TASK GOAL:
Can you copy the entries below word for word, from their first line through the line containing "17 centimetres", both included, and nothing beyond that line?

PROVIDED RECORDS:
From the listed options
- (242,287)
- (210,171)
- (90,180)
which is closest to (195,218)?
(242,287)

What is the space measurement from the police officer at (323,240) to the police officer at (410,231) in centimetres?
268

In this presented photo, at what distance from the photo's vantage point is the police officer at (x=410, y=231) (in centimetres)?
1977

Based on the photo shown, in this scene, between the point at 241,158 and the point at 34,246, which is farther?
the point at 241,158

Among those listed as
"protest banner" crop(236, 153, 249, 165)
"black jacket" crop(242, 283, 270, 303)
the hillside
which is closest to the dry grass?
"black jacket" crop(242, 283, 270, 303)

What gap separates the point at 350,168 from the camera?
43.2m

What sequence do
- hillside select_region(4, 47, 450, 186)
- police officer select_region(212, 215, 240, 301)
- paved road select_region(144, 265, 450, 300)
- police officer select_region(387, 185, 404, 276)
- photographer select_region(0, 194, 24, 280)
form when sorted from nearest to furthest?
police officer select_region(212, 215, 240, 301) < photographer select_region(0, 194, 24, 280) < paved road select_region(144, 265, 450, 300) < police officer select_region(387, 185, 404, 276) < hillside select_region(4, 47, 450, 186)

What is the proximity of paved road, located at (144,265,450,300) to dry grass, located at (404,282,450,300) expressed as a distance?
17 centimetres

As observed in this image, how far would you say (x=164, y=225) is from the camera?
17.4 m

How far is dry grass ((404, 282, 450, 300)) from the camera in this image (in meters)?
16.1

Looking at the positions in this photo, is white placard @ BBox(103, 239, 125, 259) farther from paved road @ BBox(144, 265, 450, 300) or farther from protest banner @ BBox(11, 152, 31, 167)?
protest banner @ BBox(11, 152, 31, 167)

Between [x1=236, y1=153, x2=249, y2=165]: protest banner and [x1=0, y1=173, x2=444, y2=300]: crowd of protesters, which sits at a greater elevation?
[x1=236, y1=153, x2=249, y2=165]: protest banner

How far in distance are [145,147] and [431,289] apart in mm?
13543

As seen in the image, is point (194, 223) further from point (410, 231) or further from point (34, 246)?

SOLUTION TO THE EXERCISE:
From the listed options
- (242,287)
- (210,171)
- (90,180)
which is closest to (195,218)?
(242,287)

What is the space measurement from the police officer at (323,240) to the police officer at (410,231) in centimetres?
268

In this presented photo, at what distance from the photo's vantage point is the police officer at (x=410, y=231) (in centimetres)?
1977

Based on the photo shown, in this scene, between the point at 241,158 and the point at 34,246, which is farther?
the point at 241,158

Among those listed as
"protest banner" crop(236, 153, 249, 165)
"black jacket" crop(242, 283, 270, 303)
the hillside
which is closest to the dry grass?
"black jacket" crop(242, 283, 270, 303)

What gap separates the point at 350,168 from the camera?
43.2m

What sequence do
- hillside select_region(4, 47, 450, 186)
- police officer select_region(212, 215, 240, 301)
- paved road select_region(144, 265, 450, 300)
- police officer select_region(387, 185, 404, 276)
- photographer select_region(0, 194, 24, 280)
form when sorted from nearest to furthest?
police officer select_region(212, 215, 240, 301) < photographer select_region(0, 194, 24, 280) < paved road select_region(144, 265, 450, 300) < police officer select_region(387, 185, 404, 276) < hillside select_region(4, 47, 450, 186)

What is the proximity of paved road, located at (144,265,450,300) to dry grass, located at (404,282,450,300) expressed as a distance?
17 centimetres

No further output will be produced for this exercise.